> **GIVEN DATA**:
---*---

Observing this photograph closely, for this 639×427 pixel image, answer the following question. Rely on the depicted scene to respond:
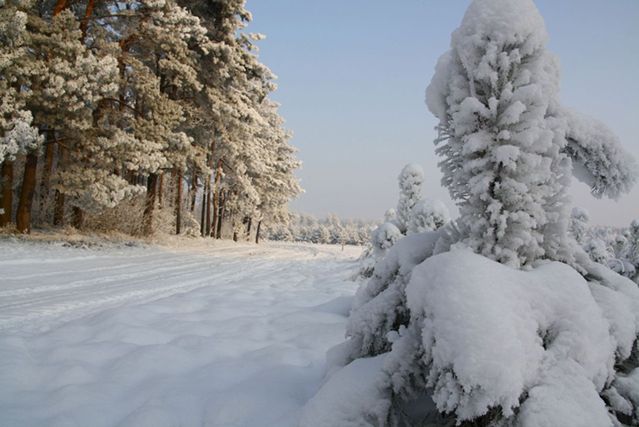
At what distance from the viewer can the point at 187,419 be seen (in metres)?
1.80

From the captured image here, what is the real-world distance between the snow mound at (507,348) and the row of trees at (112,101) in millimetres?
11586

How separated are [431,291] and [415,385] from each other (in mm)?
407

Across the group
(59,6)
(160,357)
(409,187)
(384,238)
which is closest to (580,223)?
(409,187)

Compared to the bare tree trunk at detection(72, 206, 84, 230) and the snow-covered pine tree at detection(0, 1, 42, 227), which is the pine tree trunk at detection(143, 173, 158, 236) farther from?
the snow-covered pine tree at detection(0, 1, 42, 227)

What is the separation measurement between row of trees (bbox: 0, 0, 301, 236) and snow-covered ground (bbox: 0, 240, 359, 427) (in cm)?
692

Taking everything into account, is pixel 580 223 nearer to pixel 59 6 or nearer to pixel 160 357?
pixel 160 357

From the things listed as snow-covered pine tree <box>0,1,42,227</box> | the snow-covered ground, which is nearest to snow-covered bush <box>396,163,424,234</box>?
the snow-covered ground

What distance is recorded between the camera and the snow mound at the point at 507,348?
104 cm

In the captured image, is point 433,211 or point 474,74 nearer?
point 474,74

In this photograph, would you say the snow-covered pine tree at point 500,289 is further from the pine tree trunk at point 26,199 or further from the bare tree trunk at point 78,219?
the bare tree trunk at point 78,219

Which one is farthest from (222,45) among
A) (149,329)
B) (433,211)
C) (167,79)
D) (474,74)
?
(474,74)

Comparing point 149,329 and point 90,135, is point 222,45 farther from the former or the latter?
point 149,329

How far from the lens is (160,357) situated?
255cm

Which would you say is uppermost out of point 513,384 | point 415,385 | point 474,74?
point 474,74
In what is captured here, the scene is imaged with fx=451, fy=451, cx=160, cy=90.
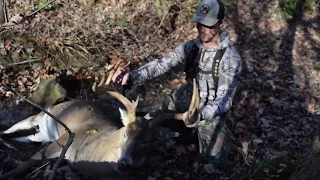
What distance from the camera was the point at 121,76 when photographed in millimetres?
5285

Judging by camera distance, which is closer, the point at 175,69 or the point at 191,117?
the point at 191,117

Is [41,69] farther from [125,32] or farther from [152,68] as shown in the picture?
[152,68]

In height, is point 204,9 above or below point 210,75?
above

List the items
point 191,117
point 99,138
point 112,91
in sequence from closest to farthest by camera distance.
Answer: point 191,117 < point 112,91 < point 99,138

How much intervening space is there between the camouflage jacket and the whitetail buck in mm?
481

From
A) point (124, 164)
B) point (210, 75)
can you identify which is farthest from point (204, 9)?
point (124, 164)

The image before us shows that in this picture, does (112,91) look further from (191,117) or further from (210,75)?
(210,75)

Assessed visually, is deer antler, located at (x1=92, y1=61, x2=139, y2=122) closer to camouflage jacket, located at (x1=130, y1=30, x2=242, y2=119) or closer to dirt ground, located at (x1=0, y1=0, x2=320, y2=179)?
camouflage jacket, located at (x1=130, y1=30, x2=242, y2=119)

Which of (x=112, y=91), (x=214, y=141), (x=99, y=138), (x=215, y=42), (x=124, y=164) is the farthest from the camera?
(x=99, y=138)

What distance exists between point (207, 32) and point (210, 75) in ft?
1.85

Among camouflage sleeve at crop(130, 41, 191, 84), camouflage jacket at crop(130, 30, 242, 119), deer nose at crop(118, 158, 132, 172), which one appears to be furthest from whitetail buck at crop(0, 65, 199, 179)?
camouflage sleeve at crop(130, 41, 191, 84)

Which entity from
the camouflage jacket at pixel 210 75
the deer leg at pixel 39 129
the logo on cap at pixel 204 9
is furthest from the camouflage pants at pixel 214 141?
the deer leg at pixel 39 129

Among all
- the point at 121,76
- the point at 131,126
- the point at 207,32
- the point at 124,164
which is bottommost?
the point at 124,164

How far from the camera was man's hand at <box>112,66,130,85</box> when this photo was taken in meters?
5.26
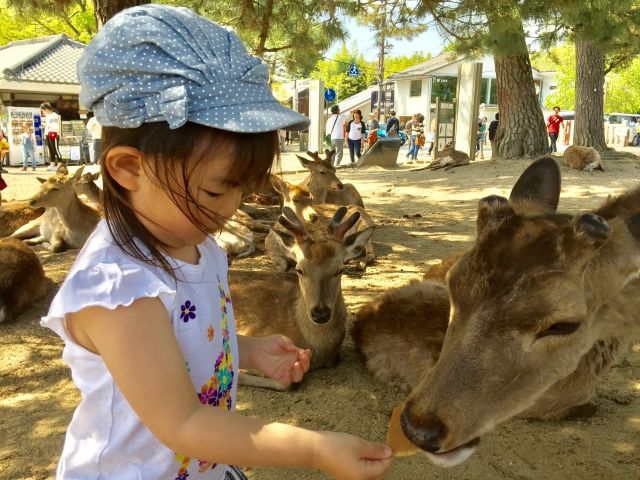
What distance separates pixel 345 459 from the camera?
1.55 m

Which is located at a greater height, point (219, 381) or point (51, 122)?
point (51, 122)

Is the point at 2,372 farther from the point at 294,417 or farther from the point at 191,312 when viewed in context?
the point at 191,312

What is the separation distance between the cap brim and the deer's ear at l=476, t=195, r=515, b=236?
1279mm

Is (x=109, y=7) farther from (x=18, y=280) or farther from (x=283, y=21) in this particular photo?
(x=283, y=21)

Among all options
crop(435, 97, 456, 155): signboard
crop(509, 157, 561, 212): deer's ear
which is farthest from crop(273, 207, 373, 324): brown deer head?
crop(435, 97, 456, 155): signboard

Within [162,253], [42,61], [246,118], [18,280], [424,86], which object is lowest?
[18,280]

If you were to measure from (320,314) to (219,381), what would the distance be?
2.51 metres

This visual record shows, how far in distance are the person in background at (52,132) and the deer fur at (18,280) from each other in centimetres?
1455

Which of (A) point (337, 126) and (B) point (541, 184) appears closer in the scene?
(B) point (541, 184)

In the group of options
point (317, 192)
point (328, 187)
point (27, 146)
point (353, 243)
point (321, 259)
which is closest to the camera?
point (321, 259)

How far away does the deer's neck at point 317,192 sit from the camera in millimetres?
10977

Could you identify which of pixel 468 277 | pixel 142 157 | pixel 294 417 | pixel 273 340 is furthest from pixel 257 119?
pixel 294 417

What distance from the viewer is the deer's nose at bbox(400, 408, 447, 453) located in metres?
2.00

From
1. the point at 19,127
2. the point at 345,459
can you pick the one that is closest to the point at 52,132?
the point at 19,127
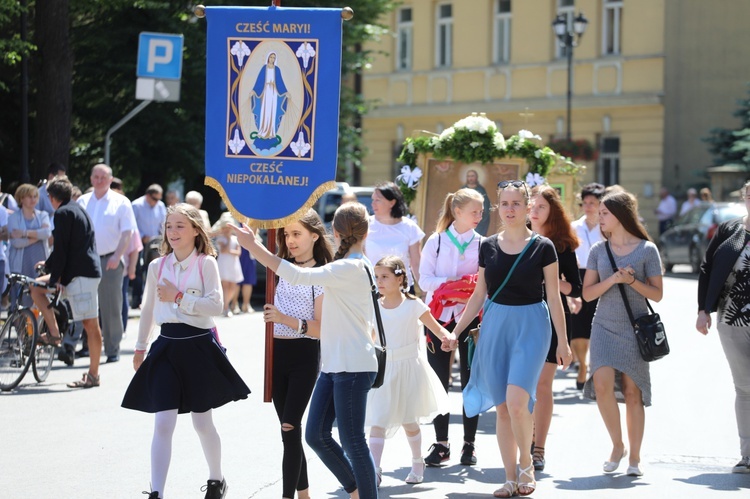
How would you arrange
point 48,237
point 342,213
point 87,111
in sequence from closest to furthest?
1. point 342,213
2. point 48,237
3. point 87,111

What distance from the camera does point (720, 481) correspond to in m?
8.20

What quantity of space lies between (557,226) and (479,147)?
4.07 meters

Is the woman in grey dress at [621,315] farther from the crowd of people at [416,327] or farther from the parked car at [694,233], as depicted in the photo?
the parked car at [694,233]

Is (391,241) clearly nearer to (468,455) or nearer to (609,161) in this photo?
(468,455)

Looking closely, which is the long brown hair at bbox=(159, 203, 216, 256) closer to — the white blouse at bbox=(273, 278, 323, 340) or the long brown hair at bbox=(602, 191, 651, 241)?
the white blouse at bbox=(273, 278, 323, 340)

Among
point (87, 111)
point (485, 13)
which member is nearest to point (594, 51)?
point (485, 13)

---*---

> **INSTRUCTIONS FOR THE TASK**: Repeat every record precisely. Any picture among them stays out of the copy.

> **EXERCISE SOLUTION**:
Observing this photograph closely, for this 639×427 pixel image, answer the following question. Rely on the depicted scene to respond:
At what distance from the viewer can the point at 187,419 be seen (in metres)?
1.80

From the captured image here, what is the real-world distance between the snow mound at (507,348) and the row of trees at (112,101) in millimetres?
11586

How separated are [431,291] and [415,385] from each other (in mm)?
407

Across the group
(59,6)
(160,357)
(409,187)
(384,238)
which is closest to (580,223)?
(409,187)

Compared to the bare tree trunk at detection(72, 206, 84, 230) and the snow-covered pine tree at detection(0, 1, 42, 227), which is the pine tree trunk at detection(143, 173, 158, 236) farther from?
the snow-covered pine tree at detection(0, 1, 42, 227)

What is the separation measurement between row of trees (bbox: 0, 0, 301, 236) and snow-covered ground (bbox: 0, 240, 359, 427) (in cm)?
692

Taking everything into account, is pixel 580 223 nearer to pixel 59 6 or nearer to pixel 160 357?
pixel 160 357

From the things listed as snow-covered pine tree <box>0,1,42,227</box> | the snow-covered ground, which is nearest to snow-covered bush <box>396,163,424,234</box>?
the snow-covered ground

What distance is recorded between the camera and the snow mound at the point at 507,348?
104 cm

In the captured image, is point 433,211 or point 474,74 nearer?
point 474,74

In this photograph, would you say the snow-covered pine tree at point 500,289 is further from the pine tree trunk at point 26,199 or further from the bare tree trunk at point 78,219?
the bare tree trunk at point 78,219

Which one is farthest from (222,45) among
A) (149,329)
B) (433,211)
C) (167,79)
D) (474,74)
?
(474,74)

Comparing point 149,329 and point 90,135, is point 222,45 farther from the former or the latter?
point 149,329

How far from the lens is (160,357) situated?
255cm

Which would you say is uppermost out of point 513,384 | point 415,385 | point 474,74?
point 474,74
In what is captured here, the scene is imaged with fx=451, fy=451, cx=160, cy=90.
What distance from the camera was the point at 121,76 when photographed in millimetres?
5285

Judging by camera distance, which is closer, the point at 175,69 or the point at 191,117?
the point at 191,117

Is [41,69] farther from [125,32] or farther from [152,68] as shown in the picture?
[152,68]

In height, is point 204,9 above or below point 210,75?
above

List the items
point 191,117
point 99,138
point 112,91
in sequence from closest to farthest by camera distance.
Answer: point 191,117 < point 112,91 < point 99,138

How much intervening space is there between the camouflage jacket and the whitetail buck in mm?
481

From
A) point (124, 164)
B) point (210, 75)
can you identify which is farthest from point (204, 9)?
point (124, 164)

The image before us shows that in this picture, does (112,91) look further from (191,117) or further from (210,75)?
(210,75)

Assessed visually, is deer antler, located at (x1=92, y1=61, x2=139, y2=122) closer to camouflage jacket, located at (x1=130, y1=30, x2=242, y2=119) or closer to dirt ground, located at (x1=0, y1=0, x2=320, y2=179)?
camouflage jacket, located at (x1=130, y1=30, x2=242, y2=119)

Which of (x=112, y=91), (x=214, y=141), (x=99, y=138), (x=215, y=42), (x=124, y=164) is the farthest from the camera?
(x=99, y=138)

What distance exists between point (207, 32) and point (210, 75) in ft?
1.85

Among camouflage sleeve at crop(130, 41, 191, 84), camouflage jacket at crop(130, 30, 242, 119), deer nose at crop(118, 158, 132, 172), which one appears to be furthest from whitetail buck at crop(0, 65, 199, 179)?
camouflage sleeve at crop(130, 41, 191, 84)

Which entity from
the camouflage jacket at pixel 210 75
the deer leg at pixel 39 129
the logo on cap at pixel 204 9
is furthest from the camouflage pants at pixel 214 141?
the deer leg at pixel 39 129

Among all
- the point at 121,76
- the point at 131,126
- the point at 207,32
- the point at 124,164
which is bottommost?
the point at 124,164

How far from the camera was man's hand at <box>112,66,130,85</box> when this photo was taken in meters?
5.26
What distance separates pixel 345 459 from the camera?
1.55 m

Which is located at a greater height, point (219, 381) or point (51, 122)?
point (51, 122)

Is the point at 2,372 farther from the point at 294,417 or farther from the point at 191,312 when viewed in context?
the point at 191,312

What is the separation distance between the cap brim and the deer's ear at l=476, t=195, r=515, b=236?
1279mm

Is (x=109, y=7) farther from (x=18, y=280) or farther from (x=283, y=21) in this particular photo?
(x=283, y=21)

Among all options
crop(435, 97, 456, 155): signboard
crop(509, 157, 561, 212): deer's ear
which is farthest from crop(273, 207, 373, 324): brown deer head?
crop(435, 97, 456, 155): signboard

Within [162,253], [42,61], [246,118], [18,280], [424,86], which object is lowest?
[18,280]

If you were to measure from (320,314) to (219,381), what would the distance be?
2.51 metres

This visual record shows, how far in distance are the person in background at (52,132) and the deer fur at (18,280) from each other in centimetres?
1455

Which of (A) point (337, 126) and (B) point (541, 184) appears closer in the scene?
(B) point (541, 184)

In the group of options
point (317, 192)
point (328, 187)
point (27, 146)
point (353, 243)
point (321, 259)
which is closest to the camera?
point (321, 259)

How far away does the deer's neck at point 317,192 sit from the camera in millimetres?
10977

Could you identify which of pixel 468 277 | pixel 142 157 | pixel 294 417 | pixel 273 340 is furthest from pixel 257 119?
pixel 294 417

What distance from the viewer is the deer's nose at bbox(400, 408, 447, 453) located in metres?
2.00

From
1. the point at 19,127
2. the point at 345,459
can you pick the one that is closest to the point at 52,132?
the point at 19,127
How would you arrange
point 48,237
point 342,213
point 87,111
in sequence from closest to furthest?
1. point 342,213
2. point 48,237
3. point 87,111

What distance from the camera does point (720, 481) correspond to in m?
8.20

What quantity of space lies between (557,226) and (479,147)?
4.07 meters

Is the woman in grey dress at [621,315] farther from the crowd of people at [416,327] or farther from the parked car at [694,233], as depicted in the photo?
the parked car at [694,233]

Is (391,241) clearly nearer to (468,455) or nearer to (609,161) in this photo?
(468,455)

Looking closely, which is the long brown hair at bbox=(159, 203, 216, 256) closer to — the white blouse at bbox=(273, 278, 323, 340) or the long brown hair at bbox=(602, 191, 651, 241)?
the white blouse at bbox=(273, 278, 323, 340)

Among
point (87, 111)
point (485, 13)
which member is nearest to point (594, 51)?
point (485, 13)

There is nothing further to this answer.